The default storage schemas and storage aggregations work well for testing, but for real production metrics you might want to modify the configuration files.

Modify Storage Schemas

First off, I'll modify the carbon entry. I'd like to keep the metrics reported by Carbon every 60 seconds for 180 days (6 months). After 180 days, I'd like to rollup the metrics to a precision of 10 minutes and keep those for another 180 days.

[carbon]
pattern = ^carbon\.
retentions = 1min:180d,10min:180d

At Squarespace we use the Dropwizard framework to build RESTful web services. We have many of these services running in staging and production environments and they all use the Dropwizard Metrics library to publish application and business metrics every 10 seconds. I'd like to keep 10-second data for 3 days. After 3 days, the data should be aggregated to 1-minute data and kept for 180 days (6 months). Finally, after 6 months, the data should be aggregated to 10-minute data and kept for 180 days.

NOTE: If my metrics library published data points at a different rate, my retention definition would need to change to match it.

[production_staging]
pattern = ^(PRODUCTION|STAGING).*
retentions = 10s:3d,1min:180d,10min:180d

Metrics that are not carbon, production, or staging metrics are probably just test metrics. I'll keep those around only for one day and assume that they will be published every minute.

[default_1min_for_1day]
pattern = .*
retentions = 60s:1d

Modify Storage Aggregations

I'm going to keep the default storage aggregation entries, but will add a couple more for metrics ending in ratio, m1_rate and p95.

—————

SHORT TASK:
Answer these questions using the storage configuration text:
(a) How often do the services built with the Dropwizard framework publish application and business metrics?
(b) How long will metrics that are not carbon, production, or staging metrics be kept?
(c) For which metric name endings will new storage aggregation entries be added?

Records of spatial reasoning questions
—————

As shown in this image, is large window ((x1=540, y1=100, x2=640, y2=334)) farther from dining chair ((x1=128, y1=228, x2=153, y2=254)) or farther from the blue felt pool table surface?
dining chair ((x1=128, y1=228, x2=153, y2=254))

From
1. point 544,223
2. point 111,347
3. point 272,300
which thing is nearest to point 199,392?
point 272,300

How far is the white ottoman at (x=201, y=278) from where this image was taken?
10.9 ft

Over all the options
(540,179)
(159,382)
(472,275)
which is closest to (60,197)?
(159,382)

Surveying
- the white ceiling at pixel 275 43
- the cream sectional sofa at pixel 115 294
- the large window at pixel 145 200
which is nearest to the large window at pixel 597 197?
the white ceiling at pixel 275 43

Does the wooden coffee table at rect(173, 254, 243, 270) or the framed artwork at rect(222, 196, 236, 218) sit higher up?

—————

EXPECTED OUTPUT:
(a) Every 10 seconds.
(b) One day.
(c) Metrics ending in ratio, m1_rate and p95.